On Thu, Jul 16, 2009 at 5:00 AM, Li Feng<nemokingdom@gmail.com> wrote:
> Hi Richard,
> On 7/16/09, Richard Guenther <richard.guenther@gmail.com> wrote:
>> On Thu, Jul 16, 2009 at 1:15 AM, Tobias
>> Grosser<grosser@fim.uni-passau.de> wrote:
>>> On Wed, 2009-07-15 at 22:48 +0200, Richard Guenther wrote:
>>>> On Wed, Jul 15, 2009 at 10:46 PM, Richard
>>>> Guenther<richard.guenther@gmail.com> wrote:
>>>> > On Wed, Jul 15, 2009 at 9:15 PM, Tobias
>>>> > Grosser<grosser@fim.uni-passau.de> wrote:
>>>> >>> A note on Lis final graph algorithm. ?I don't understand why you
>>>> >>> want
>>>> >>> to allow data-references to be part of multiple alias-sets? ?(Of
>>>> >>> course
>>>> >>> I don't know how you are going to use the alias-sets ...)
>>>> >>
>>>> >> Just to pass more information to Graphite.
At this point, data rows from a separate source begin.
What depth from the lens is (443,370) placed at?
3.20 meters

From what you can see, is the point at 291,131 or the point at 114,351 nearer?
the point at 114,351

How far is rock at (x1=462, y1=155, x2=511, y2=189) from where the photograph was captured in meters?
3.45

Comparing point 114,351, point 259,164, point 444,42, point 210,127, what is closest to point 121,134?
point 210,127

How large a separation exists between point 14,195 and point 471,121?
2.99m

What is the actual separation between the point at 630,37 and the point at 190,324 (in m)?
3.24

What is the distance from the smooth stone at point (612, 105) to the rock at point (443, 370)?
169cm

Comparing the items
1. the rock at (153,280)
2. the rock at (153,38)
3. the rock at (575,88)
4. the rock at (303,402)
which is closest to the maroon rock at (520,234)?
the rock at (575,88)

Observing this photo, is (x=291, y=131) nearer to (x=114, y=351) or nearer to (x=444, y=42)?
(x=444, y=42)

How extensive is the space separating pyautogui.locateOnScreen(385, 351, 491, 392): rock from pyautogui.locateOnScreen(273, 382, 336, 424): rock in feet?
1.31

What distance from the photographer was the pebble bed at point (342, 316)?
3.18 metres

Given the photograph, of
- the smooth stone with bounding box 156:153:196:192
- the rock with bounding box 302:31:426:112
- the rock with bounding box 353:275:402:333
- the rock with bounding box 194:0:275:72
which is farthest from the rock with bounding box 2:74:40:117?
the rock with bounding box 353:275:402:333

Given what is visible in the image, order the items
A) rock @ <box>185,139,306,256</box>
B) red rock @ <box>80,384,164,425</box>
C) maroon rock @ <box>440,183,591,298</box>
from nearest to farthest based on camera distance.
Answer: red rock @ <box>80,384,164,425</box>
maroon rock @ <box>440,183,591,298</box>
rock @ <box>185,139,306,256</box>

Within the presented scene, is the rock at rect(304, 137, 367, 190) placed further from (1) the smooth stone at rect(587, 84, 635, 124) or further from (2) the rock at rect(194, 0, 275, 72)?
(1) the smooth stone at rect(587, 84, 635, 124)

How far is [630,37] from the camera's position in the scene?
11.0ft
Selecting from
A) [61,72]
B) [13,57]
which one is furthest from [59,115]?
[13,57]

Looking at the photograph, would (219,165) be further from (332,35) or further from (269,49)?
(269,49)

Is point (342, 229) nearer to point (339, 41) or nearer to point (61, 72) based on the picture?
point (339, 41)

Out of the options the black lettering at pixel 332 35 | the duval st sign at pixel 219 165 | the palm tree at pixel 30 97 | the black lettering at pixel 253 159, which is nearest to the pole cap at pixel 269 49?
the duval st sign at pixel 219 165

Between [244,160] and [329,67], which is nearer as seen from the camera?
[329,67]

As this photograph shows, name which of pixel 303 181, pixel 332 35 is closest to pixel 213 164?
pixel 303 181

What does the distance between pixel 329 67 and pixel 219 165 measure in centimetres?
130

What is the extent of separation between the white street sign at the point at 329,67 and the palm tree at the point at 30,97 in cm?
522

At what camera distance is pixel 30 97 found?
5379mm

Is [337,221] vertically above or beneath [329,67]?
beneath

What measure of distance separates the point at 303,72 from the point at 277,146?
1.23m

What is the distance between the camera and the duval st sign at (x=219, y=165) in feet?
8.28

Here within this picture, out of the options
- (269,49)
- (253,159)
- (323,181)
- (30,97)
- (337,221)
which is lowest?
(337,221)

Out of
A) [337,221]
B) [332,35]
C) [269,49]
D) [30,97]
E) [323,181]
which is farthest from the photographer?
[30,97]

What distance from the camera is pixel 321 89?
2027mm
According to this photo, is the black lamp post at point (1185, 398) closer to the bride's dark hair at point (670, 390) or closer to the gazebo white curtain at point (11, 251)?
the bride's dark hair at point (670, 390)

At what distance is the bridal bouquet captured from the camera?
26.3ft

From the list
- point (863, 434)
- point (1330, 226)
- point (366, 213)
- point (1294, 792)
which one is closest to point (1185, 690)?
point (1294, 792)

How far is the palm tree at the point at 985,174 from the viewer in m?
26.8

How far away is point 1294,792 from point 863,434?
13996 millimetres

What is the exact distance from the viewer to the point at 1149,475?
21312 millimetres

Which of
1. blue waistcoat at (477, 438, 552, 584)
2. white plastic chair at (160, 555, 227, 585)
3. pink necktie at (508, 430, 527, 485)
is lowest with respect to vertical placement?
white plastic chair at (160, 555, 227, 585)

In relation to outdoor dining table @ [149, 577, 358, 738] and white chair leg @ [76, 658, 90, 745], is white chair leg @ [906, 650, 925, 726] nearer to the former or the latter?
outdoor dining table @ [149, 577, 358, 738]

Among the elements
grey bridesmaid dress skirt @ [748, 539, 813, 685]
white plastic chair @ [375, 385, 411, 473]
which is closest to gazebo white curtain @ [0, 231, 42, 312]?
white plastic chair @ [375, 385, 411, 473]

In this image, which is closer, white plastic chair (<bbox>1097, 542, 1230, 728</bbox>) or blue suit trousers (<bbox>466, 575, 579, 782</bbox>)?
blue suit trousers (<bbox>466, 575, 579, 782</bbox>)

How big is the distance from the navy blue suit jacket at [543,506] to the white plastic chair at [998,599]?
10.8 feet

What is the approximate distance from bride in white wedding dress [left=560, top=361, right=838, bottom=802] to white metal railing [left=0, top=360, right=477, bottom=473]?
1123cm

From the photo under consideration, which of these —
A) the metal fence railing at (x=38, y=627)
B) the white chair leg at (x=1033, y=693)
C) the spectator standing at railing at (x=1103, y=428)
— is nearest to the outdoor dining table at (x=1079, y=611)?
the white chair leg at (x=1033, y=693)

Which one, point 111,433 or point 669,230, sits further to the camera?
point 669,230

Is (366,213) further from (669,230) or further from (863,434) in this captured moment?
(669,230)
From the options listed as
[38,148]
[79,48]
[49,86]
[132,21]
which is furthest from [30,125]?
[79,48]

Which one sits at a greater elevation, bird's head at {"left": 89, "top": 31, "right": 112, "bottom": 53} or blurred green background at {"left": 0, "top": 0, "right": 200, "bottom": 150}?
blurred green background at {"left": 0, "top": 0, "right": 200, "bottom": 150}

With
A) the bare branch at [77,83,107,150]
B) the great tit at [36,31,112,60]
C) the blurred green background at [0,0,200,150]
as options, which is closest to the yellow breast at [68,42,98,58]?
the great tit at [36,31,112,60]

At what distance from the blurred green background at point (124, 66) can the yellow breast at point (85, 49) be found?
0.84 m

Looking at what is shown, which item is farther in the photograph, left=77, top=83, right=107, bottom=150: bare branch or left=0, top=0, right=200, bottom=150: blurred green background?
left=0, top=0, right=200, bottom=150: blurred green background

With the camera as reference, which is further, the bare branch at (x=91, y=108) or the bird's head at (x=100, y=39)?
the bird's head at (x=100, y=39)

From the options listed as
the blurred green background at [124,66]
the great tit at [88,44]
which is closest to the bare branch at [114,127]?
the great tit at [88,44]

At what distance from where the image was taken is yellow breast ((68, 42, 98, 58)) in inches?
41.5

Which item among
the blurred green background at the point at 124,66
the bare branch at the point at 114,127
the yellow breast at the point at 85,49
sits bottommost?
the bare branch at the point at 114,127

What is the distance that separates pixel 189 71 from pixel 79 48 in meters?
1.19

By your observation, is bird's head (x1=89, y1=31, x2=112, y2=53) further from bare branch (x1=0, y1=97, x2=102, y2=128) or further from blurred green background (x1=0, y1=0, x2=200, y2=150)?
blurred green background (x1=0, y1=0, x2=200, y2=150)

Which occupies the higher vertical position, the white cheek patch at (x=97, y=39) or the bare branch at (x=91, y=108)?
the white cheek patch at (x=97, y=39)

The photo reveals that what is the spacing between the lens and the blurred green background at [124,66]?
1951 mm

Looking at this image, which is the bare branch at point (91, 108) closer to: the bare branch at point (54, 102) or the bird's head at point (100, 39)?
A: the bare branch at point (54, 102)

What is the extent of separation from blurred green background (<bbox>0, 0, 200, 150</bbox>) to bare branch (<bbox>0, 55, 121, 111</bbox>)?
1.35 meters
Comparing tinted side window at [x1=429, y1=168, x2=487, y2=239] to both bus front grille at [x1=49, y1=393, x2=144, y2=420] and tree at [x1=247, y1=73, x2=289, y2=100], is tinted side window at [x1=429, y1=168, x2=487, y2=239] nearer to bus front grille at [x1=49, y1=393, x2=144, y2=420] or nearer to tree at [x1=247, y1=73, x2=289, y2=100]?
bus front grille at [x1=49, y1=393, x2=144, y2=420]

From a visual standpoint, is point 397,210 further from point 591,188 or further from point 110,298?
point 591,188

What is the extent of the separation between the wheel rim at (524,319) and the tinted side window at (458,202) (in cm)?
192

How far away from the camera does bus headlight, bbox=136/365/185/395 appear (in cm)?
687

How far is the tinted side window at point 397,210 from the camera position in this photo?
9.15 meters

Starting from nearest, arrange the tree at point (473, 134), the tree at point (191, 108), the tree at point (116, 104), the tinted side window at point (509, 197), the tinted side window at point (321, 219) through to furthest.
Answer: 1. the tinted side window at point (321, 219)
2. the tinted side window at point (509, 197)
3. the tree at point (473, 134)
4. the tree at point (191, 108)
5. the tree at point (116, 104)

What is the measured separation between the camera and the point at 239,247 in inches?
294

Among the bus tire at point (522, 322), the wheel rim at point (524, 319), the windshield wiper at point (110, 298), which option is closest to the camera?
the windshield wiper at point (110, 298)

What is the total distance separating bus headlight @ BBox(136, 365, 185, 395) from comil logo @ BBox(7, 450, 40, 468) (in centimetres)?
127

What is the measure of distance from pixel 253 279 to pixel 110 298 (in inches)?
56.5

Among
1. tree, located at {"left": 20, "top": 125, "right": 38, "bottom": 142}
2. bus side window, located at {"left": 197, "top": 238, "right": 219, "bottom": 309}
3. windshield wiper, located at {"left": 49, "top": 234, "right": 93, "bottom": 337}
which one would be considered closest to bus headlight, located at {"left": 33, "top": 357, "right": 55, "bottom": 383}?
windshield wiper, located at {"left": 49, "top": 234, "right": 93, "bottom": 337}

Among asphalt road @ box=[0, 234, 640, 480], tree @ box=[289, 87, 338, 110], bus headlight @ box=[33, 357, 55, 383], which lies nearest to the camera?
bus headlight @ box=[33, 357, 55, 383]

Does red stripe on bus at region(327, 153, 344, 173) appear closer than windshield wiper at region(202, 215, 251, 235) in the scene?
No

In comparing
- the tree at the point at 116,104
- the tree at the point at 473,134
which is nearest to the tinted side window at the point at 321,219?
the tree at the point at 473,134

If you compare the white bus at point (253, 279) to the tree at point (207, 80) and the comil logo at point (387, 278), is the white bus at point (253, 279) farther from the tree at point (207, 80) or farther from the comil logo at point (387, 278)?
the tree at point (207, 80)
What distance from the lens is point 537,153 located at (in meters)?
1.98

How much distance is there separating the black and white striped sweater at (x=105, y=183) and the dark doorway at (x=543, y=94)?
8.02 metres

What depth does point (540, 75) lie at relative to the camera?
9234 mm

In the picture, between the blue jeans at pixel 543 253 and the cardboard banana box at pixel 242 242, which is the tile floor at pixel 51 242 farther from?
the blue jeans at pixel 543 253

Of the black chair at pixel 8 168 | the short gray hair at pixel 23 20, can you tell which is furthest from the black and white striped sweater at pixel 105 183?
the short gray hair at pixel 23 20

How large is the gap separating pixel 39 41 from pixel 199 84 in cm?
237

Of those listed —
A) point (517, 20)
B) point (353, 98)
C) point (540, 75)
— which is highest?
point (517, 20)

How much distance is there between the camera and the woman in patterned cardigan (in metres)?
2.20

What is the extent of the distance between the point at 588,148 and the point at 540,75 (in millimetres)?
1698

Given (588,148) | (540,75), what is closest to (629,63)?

The easiest example might
>>>> >> be
>>>> >> something like
>>>> >>
>>>> >> A -- B -- C
>>>> >>
>>>> >> if we have
>>>> >>
>>>> >> AS1 = {A,B}
>>>> >> AS2 = {B,C}
>>>> >>
>>>> >> we know that A and C do not alias and therefore do not have any
>>>> >
>>>> > No, from the above you _don't_ know that. ?How would you arrive
>>>> > at that conclusion?
>>>>
>>>> What I want to say is that, if ?A -- B -- C is supposed to be the alias
>>>> graph
>>>> resulting from querying the alias oracle for the pairs (A, B), (A, C),
>>>> (B, C)
>>>> then this is a result that will never occur. ?Because if (A, B) is true
>>>> and (B, C) is true then (A, C) will be true as well.
>>>
>>> What for example for this case:
>>>
>>> void foo (*b) {
>>> ?int *a
>>> ?int *c
>>>
>>> ?if (bar())
>>> ? ? ? ?a = b;
>>> ?else
>>> ? ? ? ?c = b;
>>> }
>>>
>>> I thought this may give us the example above, but it seems I am wrong.
>>> If the alias oracle is transitive that would simplify the algorithm a
>>> lot. Can we rely on the transitivity?
>>
>> Actually I was too fast (or rather it was too late), an example with
>> A -- B -- C would be
>>
>> int a, c;
>> void foo(int *p)
>>
>> with B == (*p). ?B may alias a and c but a may not alias c.
>>
>> So, back to my first question then, which is still valid.
>>
>> Just to pass more information to Graphite. The easiest example might be
>> something like
>>
>> A -- B -- C
>>
>> if we have
>>
>> AS1 = {A,B}
>> AS2 = {B,C}
>>
>> we know that A and C do not alias and therefore do not have any
>> dependencies.
>>
>> How do you derive at 'A and C do not alias' from looking at
>> the alias set numbers for AS1 and AS2. ?How do you still
>> figure out that B aliases A and C just from looking at
>> the alias set numbers? ?Or rather, what single alias set number
>> does B get?
> AS1 = {A,B}
> AS2 = {B,C}
>
> B is not neccessary to have only a single alias set number,
> for this situation, B will have alias number both 1 and 2 (it
> is in both alias set),
> A will be with alias number 1 and
> C will be with alias number 2.
> So A and C got different alias set number, we could conclude
> that they are not alias.
> While for A and B or B and C, as B got alias number both 1 and 2,
> so they may alias.

So if i understand you right, it seems all you've done is inverted the
existing alias/points-to sets.
IE instead of saying A has B, C, D in it's alias set, you are saying B
is in the alias set of A, C is in the alias set of A, D is in the
alias set of A.

Effectively,

A -> {B, C, D}
B -> {C, D, E}
becomes
B -> A
C -> A, B
D -> A ,B
E -> B

Then you are assigning numbers to the sets that appear on the RHS.
You still end up with bitmaps, and you still have to intersect them
(or describe containment some other way and do containment queries).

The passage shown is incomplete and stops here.